Some Data Structures

Lists

A list is a binary tree which branches rightwards. The tape, which we saw earlier, is a special case of this applying to single characters.

A lest is a special case of list: one guaranteed to be non-null. (Certain operations require the stronger guarantee that a list has some content.)

Text

Hoon recognizes two basic text types: the cord or @t and the tape. Cords are single atoms containing the text as UTF-8 bytes interpreted as a single stacked number. Tapes are lists of individual one-element cords. (Lists are null-terminated, and thus so are tapes.)

For instance, a list of characters (or tape, one of Hoon’s string types) can be addressed directly by the rightward-branching cell addresses or via a convenience notation (which is more intuitive).

> +1:"hello"
i="hello"
> +2:"hello"
i='h'
> +3:"hello"
t="ello"
> +4:"hello"
dojo: hoon expression failed
> +5:"hello"
dojo: hoon expression failed
> +6:"hello"
i='e'
> +7:"hello"
t="llo"
> +15:"hello"
t="l"
> +16:"hello"
t="lo"
> +30:"hello"
t="l"
> +31:"hello"
t="o"
> +62:"hello"
i='o'
> +63:"hello"
t=""
> +127:"hello"
dojo: hoon expression failed

Lists have an additional way to grab an element:

> &1:"hello"
i='h'
> &2:"hello"
i='e'
> &3:"hello"
i='l'
> &4:"hello"
i='l'
> &5:"hello"
i='o'

In contrast to tapes, cords store the ASCII values in a single arbitrary integer in LSB order.

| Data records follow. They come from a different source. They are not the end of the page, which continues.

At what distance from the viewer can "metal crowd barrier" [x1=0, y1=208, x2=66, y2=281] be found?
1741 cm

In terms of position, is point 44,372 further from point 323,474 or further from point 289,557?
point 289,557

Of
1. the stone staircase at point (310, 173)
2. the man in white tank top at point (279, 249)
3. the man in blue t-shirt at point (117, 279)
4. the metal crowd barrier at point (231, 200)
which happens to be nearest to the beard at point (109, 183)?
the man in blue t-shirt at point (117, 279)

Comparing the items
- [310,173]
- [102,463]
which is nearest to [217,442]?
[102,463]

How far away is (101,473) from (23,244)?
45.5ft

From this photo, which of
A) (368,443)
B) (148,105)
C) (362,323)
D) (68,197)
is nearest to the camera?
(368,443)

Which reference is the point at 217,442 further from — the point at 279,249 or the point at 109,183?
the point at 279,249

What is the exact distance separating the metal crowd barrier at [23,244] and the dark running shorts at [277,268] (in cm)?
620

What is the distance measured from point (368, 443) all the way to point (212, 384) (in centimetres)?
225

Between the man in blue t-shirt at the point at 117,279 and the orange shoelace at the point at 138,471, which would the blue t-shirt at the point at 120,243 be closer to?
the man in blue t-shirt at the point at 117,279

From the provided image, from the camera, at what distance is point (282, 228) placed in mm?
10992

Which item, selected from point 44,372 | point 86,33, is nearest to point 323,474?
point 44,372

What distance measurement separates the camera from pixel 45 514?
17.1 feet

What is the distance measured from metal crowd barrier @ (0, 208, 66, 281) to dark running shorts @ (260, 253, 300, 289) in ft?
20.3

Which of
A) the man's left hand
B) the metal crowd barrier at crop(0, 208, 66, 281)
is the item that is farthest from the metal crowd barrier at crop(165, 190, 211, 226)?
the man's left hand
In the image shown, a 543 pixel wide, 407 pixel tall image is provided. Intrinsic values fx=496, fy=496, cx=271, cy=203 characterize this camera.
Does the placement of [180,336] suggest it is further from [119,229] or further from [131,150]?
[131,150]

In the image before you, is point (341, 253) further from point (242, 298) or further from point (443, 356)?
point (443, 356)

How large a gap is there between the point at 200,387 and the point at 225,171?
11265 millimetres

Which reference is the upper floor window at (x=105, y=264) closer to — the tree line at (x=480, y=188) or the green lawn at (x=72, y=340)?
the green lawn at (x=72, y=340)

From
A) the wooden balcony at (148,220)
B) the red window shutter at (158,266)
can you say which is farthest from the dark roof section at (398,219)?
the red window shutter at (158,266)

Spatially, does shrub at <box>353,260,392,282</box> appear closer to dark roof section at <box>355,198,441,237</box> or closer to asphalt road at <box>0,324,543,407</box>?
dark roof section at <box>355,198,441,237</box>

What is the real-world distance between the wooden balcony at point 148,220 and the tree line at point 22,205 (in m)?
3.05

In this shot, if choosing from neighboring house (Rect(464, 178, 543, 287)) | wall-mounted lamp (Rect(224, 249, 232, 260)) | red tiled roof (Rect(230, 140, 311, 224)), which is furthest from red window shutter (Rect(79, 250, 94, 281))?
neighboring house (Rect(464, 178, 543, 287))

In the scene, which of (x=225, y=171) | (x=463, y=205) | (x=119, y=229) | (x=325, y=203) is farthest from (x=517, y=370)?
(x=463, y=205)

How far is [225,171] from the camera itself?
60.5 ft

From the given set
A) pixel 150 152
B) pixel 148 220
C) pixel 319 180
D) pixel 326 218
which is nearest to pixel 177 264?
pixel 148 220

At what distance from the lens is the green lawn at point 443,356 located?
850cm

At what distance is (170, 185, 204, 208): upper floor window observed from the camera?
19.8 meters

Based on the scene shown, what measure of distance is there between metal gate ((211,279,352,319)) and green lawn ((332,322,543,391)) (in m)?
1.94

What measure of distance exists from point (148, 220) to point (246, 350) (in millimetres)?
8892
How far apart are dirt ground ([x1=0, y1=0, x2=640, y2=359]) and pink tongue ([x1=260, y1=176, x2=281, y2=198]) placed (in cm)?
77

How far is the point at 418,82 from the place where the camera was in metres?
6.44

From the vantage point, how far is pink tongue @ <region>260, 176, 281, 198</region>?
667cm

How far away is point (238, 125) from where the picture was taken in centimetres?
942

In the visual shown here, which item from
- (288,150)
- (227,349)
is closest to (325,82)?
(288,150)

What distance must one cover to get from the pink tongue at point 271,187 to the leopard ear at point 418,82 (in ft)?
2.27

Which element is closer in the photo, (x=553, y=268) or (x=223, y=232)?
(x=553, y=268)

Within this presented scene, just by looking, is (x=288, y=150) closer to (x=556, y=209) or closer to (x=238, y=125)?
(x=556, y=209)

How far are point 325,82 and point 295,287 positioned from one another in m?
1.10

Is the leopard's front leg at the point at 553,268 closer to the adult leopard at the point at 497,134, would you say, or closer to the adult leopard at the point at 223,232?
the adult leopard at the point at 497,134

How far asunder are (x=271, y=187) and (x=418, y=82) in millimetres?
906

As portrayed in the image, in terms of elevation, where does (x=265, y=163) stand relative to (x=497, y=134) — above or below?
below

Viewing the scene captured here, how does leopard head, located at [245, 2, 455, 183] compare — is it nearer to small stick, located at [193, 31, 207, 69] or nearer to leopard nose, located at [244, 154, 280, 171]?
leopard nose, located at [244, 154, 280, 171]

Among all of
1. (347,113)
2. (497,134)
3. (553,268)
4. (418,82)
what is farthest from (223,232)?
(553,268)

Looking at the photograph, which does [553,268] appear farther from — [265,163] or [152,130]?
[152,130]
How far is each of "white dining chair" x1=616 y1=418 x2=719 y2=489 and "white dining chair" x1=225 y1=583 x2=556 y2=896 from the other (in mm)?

(More properly, it’s done in UTF-8: here’s Cherokee.)

> 'ᏣᎳᎩ'
'ᏣᎳᎩ'
> `@ux`'ᏣᎳᎩ'
0xa9.8ee1.b38e.e1a3.8fe1
> `@ub`'ᏣᎳᎩ'
0b1010.1001.1000.1110.1110.0001.1011.0011.1000.1110.1110.0001.1010.0011.1000.1111.1110.0001
> :: 0xa9.8ee1  0xb3.8ee1  0xa3.8fe1

Cords are useful as a compact primary storage and data transfer format, but frequently parsing and processing involves converting the text into tape format. There are more utilities for handling tapes, as they are already broken up in a legible manner.

For instance, ++trip converts a cord to a tape; ++crip does the opposite.

++  trip
  |=  a=@  ^-  tape
  ?:  =(0 (met 3 a))  ~
  [^-(@ta (end 3 1 a)) $(a (rsh 3 1 a))]

++met, ++end, and ++rsh are bitwise manipulation gates. Basically they chop up a cord into $2^3 = 8$-bit slices as the elements of a list.

++  crip
  |=  a=tape  ^-  @t
  (rap 3 a)

++rap assembles the list interpreted as cords with block size of $2^3 = 8$ (in this case).

Unicode in Urbit

All text in Urbit is UTF-8 (and typically just 8-bit ASCII). The @c UTF-32 aura is only used by the keyboard vane %dill and Hood (the Dojo terminal agent).

Sudan Function

Implement the Sudan function in Hoon.

\[\begin{array}{lcl} F_0 (x, y) & = x+y \\ F_{n+1} (x, 0) & = x & \text{if } n \ge 0 \\ F_{n+1} (x, y+1) & = F_n (F_{n+1} (x, y), F_{n+1} (x, y) + y + 1) & \text{if } n\ge 0 \\ \end{array}\]
++  sudan
  |=  [n=@ud x=@ud y=@ud]  ^-  @ud
  ?:  =(n 0)  (add x y)
  ?:  =(y 0)  x
  $(n (dec n), x $(n n, x x, y (dec y)), y (add y $(n n, x x, y (dec y))))

Key Points

  • All types in Urbit are unsigned integers @ud.

  • Molds provide a structured type system for Hoon.

  • All data in Hoon are binary trees; thus, common patterns arise again and again.